Task statement:
A faithful transcript of all the lines below, with no pictures, is the goal here.

Stored data:
|---|
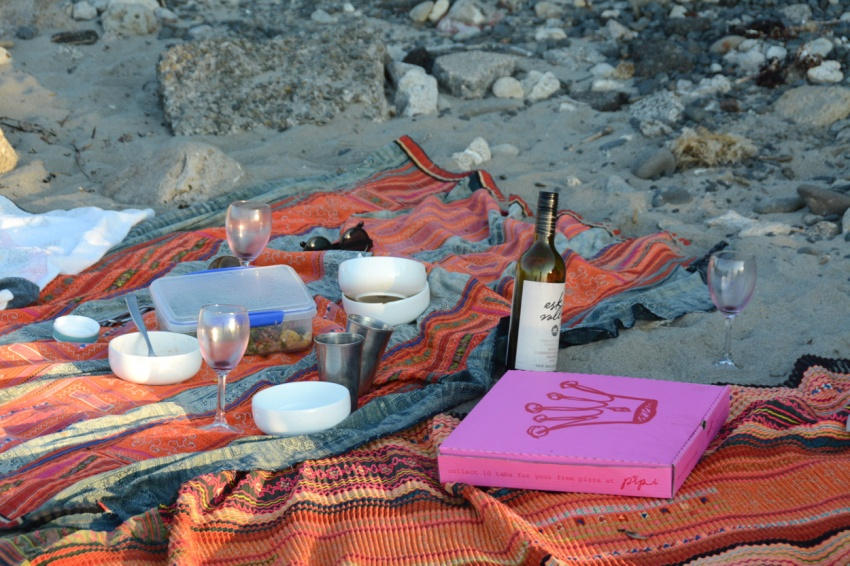 beach pizza picnic
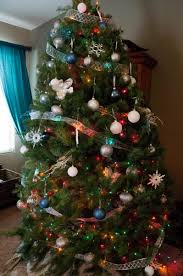 Tips for Decorating Your Christmas Tree - A Mom's Take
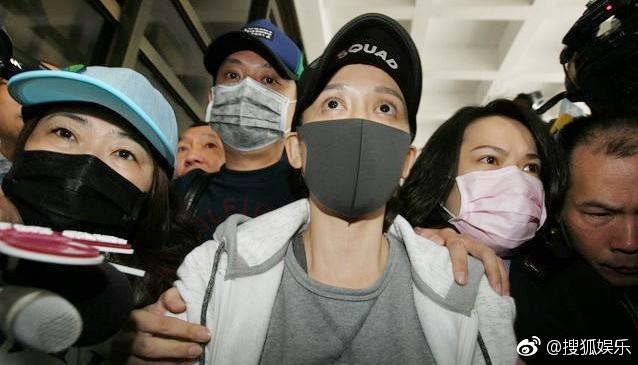 Trần Kiều Ân mệt mỏi xuất hiện tại sở cảnh sát, mang gần 80 triệu đi nộp phạt thì bị rơi vãi - Ảnh 1.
|---|
Task output:
 beach pizza picnic
 Tips for Decorating Your Christmas Tree - A Mom's Take
 Trần Kiều Ân mệt mỏi xuất hiện tại sở cảnh sát, mang gần 80 triệu đi nộp phạt thì bị rơi vãi - Ảnh 1.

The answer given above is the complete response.